Nelle 128 pagine dell’edizione dell’Accademia della Critica della facoltà di giudizio teleologica si contano 58 occorrenze di «uso» («Gebrauch»), 4 di «usare» («gebrauchen»). Altre 4 occorrenze si hanno di «gebraucht», che, almeno da un punto di vista sintattico, può venir interpretato sia come participio di «gebrauchen» che come participio di «brauchen» («abbisognare»).

C’è un fatto che balza agli occhi del lettore che presta attenzione alle occorrenze di «uso» in questo contesto: nelle definizioni di «conformità a scopi soggettiva» o relativo-interna (KU, Ak. V: 359; 399), «conformità a scopi formale» o relativo-esterna (ivi: 363; 407-408), «conformità a scopi obiettivo-materiale» o oggettivo-esterna (ivi: 367; 415) compare sempre il termine «uso». Non compare invece nel § 65 in cui Kant tratta degli «scopi di natura» e definisce la «conformità a scopi oggettiva e interna» — la «teleologia» in senso proprio. Stando a Hegel, «uno dei più grandi servigi di Kant resi alla filosofia» sarebbe consistito «nella differenza che egli ha posto tra una conformità a scopi relativa e esterna e tra una conformità a scopi interna» (WdL, GW 12: 157). A fondamento di questo «grande servigio» reso da Kant alla filosofia vi è — almeno formalmente — il concetto di «uso».

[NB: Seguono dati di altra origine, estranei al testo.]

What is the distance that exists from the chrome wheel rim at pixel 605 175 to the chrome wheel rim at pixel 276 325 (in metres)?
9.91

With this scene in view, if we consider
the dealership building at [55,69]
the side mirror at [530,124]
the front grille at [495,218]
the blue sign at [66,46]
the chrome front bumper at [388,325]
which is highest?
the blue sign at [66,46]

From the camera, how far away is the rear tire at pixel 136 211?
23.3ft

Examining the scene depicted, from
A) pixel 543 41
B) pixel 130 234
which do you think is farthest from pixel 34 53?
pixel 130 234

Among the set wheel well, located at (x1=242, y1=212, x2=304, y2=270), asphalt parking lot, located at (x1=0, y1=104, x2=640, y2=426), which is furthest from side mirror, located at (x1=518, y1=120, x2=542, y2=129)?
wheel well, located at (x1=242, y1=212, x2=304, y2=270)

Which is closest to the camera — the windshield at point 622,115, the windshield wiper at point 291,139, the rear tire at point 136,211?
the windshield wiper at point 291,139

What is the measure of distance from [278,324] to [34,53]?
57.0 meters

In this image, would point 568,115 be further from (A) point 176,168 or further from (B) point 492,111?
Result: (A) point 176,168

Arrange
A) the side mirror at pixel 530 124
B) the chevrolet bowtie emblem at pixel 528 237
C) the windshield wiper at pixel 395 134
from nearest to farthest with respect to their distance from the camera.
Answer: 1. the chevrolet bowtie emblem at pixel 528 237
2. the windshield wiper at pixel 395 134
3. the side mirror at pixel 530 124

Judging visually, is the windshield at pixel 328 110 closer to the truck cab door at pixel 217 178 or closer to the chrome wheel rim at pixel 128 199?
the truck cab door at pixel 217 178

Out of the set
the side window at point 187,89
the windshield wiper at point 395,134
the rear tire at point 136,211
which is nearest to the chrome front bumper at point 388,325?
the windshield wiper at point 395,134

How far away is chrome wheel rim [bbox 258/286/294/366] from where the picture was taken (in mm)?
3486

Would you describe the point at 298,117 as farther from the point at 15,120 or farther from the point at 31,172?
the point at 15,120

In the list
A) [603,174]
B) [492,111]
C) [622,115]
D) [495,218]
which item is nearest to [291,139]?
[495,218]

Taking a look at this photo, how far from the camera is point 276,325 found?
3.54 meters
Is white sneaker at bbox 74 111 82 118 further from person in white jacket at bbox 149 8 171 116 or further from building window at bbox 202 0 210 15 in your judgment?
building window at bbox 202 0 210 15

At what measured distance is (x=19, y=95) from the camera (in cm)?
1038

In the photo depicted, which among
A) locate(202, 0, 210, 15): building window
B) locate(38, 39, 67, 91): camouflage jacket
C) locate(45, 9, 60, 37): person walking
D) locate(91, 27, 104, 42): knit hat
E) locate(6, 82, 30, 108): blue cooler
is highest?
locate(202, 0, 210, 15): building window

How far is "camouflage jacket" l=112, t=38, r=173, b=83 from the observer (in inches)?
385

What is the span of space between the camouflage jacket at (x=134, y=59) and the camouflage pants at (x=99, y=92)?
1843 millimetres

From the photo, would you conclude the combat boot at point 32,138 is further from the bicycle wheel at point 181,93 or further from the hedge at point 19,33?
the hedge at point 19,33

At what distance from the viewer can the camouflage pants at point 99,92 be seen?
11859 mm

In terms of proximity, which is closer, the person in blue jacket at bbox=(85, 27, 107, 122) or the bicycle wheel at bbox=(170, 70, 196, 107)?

D’altronde, anche nella Dialettica della facoltà di giudizio teleologica l’antinomia sorge quando si scambia «ciò che vale soltanto soggettivamente per il nostro uso della ragione in vista delle leggi particolari dell’esperienza» con ciò che «deve regolarsi sulle leggi (generali o particolari) date dall’intelletto» (KU, Ak. V: 389; 459).

Un’ulteriore ricerca dovrà dar conto delle occorrenze — ispecie mancate — di «uso» nelle analisi kantiane della «teleologia», e interpretarle soprattutto alla luce dei contenuti del saggio del 1789 (Sull’uso dei

principi teleologici in filosofia), tenendo tuttavia sempre a mente quella critica di Heidegger secondo cui è

proprio attraverso l’attività d’uso che viene scoperta la «teleologia» dei «prodotti naturali» (cfr. infra Parte prima, Sezione prima §§4.6-4.7).